### RECORD LIST
##########
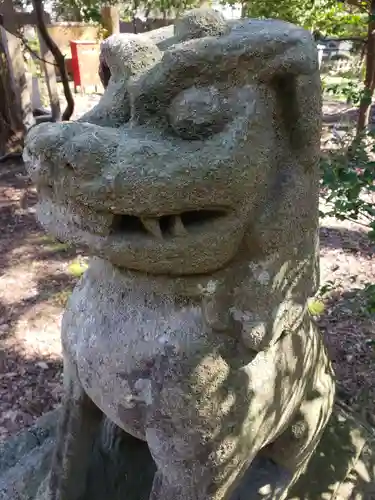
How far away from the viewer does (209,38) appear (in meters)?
0.79

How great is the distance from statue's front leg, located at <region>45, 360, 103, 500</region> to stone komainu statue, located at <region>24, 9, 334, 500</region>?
27 mm

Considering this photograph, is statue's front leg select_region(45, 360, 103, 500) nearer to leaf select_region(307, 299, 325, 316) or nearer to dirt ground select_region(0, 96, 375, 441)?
dirt ground select_region(0, 96, 375, 441)

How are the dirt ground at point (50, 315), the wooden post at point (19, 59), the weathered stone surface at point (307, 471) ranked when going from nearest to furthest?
1. the weathered stone surface at point (307, 471)
2. the dirt ground at point (50, 315)
3. the wooden post at point (19, 59)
##########
### GOAL OF THE EXERCISE
Reproduce verbatim the stretch of the records from the line containing "How are the" through the end of the records, both ends included.

### SOLUTION FOR THIS TASK
How are the dirt ground at point (50, 315), the wooden post at point (19, 59), the weathered stone surface at point (307, 471) ranked when going from nearest to furthest?
1. the weathered stone surface at point (307, 471)
2. the dirt ground at point (50, 315)
3. the wooden post at point (19, 59)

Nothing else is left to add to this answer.